By a 5-4 vote yesterday afternoon, the King County Council voted to adopt a Metro funding plan that would implement the first round of scheduled cuts in September, but would defer adopting further cuts in the hope that increased sales tax revenues, higher fares, transfers from capital funds, and additional savings could close the gap. King County Executive Dow Constantine immediately vetoed the plan:

“We need a reliable way to pay for bus service – but until then, we shouldn’t spend money we don’t have, we shouldn’t use one-time money to pay ongoing expenses, and decisions to save or cut service should be based on objective criteria and data, not on politics,” said Executive Constantine. “This ordinance falls short on all counts. I must respectfully veto this legislation, and ask that the Council keep working on a solution that is responsible and sustainable.”

Council member Rod Dembowski spearheaded the plan along with the four suburban Republicans, and no doubt his intentions are pure. His objective is to avoid unnecessary pain. The problem is, without substantial additional revenue, much of the pain will be unavoidable. And by putting off the decision as long as possible, we risk lulling voters and Metro riders into a state of complacency.

The anti-Prop 1 folks like to promote this meme that new revenue is unnecessary—that if Metro just tightens its belt a bit, everything will be okay.

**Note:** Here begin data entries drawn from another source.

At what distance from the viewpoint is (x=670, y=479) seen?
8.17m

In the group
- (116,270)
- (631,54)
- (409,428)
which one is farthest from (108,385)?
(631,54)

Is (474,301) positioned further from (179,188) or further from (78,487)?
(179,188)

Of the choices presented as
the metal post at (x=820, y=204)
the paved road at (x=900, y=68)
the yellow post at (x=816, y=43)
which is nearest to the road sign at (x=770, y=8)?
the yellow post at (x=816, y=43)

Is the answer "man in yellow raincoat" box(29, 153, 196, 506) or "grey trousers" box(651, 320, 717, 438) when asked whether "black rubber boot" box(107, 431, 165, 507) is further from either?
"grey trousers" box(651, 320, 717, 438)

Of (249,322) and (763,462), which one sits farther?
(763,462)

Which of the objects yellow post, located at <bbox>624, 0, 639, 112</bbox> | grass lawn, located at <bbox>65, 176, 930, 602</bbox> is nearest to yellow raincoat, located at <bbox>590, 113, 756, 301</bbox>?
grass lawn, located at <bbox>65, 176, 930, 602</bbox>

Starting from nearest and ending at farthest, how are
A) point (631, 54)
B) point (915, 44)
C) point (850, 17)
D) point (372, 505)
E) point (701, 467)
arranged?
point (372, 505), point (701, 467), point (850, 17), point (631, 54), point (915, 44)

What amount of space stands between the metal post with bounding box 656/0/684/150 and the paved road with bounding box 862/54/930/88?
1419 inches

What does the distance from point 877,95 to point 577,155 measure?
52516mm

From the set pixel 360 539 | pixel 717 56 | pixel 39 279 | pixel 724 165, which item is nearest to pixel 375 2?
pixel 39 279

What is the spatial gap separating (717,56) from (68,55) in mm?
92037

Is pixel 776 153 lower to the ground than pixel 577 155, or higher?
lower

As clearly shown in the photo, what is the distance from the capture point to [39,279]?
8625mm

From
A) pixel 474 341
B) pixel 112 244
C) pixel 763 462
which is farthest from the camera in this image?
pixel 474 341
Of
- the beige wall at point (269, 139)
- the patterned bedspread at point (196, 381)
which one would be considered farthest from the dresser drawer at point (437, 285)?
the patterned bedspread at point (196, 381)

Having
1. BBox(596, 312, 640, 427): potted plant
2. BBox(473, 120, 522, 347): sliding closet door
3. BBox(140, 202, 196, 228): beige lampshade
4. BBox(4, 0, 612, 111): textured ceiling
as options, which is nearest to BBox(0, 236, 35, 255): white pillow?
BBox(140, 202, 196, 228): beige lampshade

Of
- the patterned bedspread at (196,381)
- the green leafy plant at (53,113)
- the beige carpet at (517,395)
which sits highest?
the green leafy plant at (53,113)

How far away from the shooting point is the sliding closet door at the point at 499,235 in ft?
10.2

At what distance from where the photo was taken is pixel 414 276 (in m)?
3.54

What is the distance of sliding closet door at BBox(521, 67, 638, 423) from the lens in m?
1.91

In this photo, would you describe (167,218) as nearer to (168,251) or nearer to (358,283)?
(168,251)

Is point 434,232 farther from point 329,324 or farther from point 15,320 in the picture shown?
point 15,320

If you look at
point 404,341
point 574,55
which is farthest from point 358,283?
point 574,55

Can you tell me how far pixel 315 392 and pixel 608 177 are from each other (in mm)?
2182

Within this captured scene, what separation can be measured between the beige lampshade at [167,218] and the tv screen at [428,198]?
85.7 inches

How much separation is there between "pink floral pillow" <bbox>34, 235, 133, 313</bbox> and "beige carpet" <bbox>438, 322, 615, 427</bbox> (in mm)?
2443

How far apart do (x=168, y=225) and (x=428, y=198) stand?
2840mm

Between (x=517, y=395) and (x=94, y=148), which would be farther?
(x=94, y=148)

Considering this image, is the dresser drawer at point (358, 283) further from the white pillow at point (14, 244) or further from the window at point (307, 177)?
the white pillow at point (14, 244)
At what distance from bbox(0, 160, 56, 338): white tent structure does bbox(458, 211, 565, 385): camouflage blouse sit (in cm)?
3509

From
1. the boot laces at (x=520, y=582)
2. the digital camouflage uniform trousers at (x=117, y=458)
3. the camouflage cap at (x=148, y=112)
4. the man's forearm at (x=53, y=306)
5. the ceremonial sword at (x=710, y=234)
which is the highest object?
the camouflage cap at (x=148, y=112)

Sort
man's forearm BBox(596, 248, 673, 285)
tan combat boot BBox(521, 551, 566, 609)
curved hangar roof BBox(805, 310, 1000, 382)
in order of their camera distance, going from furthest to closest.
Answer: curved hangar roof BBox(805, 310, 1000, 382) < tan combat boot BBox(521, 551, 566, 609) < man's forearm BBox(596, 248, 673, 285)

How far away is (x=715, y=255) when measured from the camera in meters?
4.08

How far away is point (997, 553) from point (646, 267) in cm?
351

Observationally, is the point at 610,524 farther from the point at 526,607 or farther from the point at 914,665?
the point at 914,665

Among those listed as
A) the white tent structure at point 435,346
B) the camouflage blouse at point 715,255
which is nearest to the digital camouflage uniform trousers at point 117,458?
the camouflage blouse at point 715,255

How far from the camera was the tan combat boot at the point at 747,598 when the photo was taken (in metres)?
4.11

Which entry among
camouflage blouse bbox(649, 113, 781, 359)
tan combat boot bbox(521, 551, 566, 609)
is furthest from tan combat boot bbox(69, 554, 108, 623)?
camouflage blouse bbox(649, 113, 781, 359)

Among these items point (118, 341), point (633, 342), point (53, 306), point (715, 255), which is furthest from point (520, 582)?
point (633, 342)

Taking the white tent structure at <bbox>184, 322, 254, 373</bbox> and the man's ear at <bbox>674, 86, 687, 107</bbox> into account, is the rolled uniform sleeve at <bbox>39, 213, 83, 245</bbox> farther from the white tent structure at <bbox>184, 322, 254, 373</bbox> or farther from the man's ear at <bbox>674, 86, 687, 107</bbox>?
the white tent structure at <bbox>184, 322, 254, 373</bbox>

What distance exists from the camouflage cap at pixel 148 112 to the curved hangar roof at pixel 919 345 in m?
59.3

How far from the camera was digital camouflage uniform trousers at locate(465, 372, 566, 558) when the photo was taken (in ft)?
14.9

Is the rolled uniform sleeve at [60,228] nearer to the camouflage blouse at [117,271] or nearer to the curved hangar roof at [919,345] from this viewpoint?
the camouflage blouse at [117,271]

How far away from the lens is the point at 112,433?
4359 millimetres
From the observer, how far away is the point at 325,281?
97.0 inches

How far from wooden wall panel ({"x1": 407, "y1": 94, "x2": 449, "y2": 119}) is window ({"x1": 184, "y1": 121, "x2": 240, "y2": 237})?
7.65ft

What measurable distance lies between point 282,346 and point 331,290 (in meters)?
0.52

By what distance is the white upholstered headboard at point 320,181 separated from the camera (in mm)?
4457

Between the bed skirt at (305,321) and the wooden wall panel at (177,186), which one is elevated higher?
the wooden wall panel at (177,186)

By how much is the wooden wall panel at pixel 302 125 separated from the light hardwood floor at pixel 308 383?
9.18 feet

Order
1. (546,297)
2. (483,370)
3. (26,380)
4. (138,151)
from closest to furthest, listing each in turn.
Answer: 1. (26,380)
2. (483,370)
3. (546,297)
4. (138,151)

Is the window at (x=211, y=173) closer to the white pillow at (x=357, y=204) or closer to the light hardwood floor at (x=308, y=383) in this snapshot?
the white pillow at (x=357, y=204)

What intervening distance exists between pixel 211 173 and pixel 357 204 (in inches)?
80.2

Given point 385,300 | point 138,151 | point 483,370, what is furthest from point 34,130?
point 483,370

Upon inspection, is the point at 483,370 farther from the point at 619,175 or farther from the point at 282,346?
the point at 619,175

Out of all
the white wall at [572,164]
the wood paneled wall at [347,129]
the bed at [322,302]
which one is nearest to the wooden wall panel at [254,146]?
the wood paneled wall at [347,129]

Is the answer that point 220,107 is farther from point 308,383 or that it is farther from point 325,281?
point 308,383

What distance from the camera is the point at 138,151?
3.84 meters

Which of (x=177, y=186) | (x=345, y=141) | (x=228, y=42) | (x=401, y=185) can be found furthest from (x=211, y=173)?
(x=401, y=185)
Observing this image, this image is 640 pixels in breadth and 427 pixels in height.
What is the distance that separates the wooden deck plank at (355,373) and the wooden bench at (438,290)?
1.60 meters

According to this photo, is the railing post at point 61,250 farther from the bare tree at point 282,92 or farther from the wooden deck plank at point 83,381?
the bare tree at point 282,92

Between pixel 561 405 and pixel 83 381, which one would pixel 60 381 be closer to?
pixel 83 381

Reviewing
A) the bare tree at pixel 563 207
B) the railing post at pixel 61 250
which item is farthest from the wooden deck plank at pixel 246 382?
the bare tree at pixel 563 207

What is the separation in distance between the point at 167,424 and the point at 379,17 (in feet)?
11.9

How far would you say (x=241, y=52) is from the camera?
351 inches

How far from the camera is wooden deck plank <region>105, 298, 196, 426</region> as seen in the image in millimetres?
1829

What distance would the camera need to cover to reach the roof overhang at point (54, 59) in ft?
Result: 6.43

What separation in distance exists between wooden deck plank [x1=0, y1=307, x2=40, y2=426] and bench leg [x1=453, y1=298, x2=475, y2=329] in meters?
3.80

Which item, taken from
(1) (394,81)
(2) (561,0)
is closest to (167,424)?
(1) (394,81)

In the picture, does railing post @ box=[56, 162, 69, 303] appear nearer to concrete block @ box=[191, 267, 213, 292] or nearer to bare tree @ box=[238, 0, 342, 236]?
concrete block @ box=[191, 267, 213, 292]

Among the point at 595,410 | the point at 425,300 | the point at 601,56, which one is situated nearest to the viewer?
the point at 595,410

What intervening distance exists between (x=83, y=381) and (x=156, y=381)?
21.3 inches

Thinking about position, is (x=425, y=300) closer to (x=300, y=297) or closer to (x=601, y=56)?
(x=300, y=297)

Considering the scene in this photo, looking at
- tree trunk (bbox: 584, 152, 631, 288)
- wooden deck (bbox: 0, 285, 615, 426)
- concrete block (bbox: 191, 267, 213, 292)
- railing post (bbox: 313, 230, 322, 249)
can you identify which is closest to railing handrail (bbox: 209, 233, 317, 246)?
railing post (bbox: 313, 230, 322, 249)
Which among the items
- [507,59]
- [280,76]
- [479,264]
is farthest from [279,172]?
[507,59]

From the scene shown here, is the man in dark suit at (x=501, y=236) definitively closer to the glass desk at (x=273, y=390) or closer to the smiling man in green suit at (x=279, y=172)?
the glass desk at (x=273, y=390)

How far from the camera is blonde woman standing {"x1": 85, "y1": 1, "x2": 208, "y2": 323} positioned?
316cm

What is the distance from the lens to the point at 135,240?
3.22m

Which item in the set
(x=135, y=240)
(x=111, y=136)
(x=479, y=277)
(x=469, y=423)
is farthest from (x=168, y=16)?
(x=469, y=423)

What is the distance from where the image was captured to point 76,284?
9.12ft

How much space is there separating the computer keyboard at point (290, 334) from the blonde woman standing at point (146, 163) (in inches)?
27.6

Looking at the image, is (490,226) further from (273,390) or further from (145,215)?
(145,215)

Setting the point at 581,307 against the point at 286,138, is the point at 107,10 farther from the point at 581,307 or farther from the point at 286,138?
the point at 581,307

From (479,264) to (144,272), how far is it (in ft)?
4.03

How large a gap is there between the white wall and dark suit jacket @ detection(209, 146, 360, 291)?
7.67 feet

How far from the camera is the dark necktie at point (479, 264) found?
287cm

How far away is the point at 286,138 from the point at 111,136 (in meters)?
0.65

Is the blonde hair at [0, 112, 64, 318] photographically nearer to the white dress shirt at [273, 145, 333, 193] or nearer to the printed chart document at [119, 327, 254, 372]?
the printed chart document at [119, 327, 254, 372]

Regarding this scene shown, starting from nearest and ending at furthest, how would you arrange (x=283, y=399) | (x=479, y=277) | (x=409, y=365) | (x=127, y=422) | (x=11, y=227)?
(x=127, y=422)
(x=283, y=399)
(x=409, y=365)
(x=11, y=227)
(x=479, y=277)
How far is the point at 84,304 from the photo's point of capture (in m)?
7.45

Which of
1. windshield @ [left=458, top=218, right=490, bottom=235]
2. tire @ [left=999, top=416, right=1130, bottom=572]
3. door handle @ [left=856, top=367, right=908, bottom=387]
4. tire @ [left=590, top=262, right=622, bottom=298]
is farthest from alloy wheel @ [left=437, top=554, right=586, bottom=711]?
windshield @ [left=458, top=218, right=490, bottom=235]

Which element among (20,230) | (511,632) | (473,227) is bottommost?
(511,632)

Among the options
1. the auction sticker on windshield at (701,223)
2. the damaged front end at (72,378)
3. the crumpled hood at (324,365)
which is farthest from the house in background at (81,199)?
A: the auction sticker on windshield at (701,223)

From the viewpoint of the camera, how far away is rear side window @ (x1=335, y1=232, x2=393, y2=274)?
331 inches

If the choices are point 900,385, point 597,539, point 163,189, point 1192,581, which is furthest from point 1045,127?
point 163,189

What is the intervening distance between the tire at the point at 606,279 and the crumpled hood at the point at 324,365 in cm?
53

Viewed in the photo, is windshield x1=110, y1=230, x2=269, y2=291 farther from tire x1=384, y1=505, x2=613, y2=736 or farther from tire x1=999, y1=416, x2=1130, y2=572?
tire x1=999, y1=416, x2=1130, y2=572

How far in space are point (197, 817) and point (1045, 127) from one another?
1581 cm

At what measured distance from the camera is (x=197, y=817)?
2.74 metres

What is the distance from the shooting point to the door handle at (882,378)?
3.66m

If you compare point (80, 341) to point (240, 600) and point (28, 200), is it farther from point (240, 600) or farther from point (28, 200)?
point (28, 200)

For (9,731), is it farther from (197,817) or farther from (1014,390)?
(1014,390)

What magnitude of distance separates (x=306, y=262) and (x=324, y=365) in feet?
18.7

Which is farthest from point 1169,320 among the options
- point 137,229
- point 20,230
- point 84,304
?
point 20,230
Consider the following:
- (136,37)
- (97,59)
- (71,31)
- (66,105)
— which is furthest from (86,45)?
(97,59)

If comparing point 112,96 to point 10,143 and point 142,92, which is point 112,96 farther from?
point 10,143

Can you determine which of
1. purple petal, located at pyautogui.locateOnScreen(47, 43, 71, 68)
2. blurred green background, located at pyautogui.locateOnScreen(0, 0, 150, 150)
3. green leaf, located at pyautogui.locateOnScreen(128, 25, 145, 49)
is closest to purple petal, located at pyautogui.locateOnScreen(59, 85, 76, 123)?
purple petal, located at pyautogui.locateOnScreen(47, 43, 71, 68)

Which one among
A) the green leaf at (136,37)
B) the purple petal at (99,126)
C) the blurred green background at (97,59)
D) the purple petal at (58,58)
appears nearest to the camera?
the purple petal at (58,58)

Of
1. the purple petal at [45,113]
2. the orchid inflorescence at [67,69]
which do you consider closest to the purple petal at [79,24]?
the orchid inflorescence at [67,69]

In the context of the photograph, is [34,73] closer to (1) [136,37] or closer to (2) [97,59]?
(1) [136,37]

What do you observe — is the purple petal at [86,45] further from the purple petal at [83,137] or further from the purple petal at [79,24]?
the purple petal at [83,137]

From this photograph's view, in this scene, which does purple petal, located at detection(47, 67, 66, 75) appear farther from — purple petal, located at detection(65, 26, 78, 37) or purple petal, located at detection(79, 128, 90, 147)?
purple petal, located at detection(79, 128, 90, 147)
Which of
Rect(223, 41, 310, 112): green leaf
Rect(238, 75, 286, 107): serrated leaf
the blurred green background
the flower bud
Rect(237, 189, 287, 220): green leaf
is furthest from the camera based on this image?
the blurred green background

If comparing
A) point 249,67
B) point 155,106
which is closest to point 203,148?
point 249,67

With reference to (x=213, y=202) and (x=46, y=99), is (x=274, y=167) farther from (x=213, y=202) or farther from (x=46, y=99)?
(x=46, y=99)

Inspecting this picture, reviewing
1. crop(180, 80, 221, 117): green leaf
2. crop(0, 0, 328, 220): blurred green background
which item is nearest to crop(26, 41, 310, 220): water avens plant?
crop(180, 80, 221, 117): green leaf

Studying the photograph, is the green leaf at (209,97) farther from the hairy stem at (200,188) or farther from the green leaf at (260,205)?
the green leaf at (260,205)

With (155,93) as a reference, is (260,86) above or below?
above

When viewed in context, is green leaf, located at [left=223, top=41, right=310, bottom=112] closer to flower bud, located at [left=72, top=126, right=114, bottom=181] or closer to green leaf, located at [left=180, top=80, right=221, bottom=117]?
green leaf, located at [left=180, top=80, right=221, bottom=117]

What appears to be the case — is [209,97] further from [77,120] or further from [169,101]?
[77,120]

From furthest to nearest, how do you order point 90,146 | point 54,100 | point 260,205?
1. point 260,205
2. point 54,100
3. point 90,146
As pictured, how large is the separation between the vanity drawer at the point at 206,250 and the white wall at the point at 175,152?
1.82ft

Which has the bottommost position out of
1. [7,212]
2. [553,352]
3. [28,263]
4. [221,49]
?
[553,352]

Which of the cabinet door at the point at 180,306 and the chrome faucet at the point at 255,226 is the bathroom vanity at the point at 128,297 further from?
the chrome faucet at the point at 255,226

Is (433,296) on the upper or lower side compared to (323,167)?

For example, yesterday the Seattle Times editorial board urged Metro to “begin the hard work of reforming the agency,” once again ignoring the fact that in response to collapsing revenue and a state performance audit, Metro has implemented substantial reforms that achieved hundreds of millions of dollars in long term cost savings.

The Demobowski plan, unfortunately, just feeds into this fiction that Metro has a spending problem, not a revenue one.

The other Democrats on the council proposed an alternative plan that would have adopted the proposed cuts, phased in over the next year and a half or so, but would have also given Constantine the flexibility to delay cuts if revenues rebound or cost savings materialize. That seems like a more responsible approach to long term planning, and a more realistic presentation to the public of what most likely lies in store.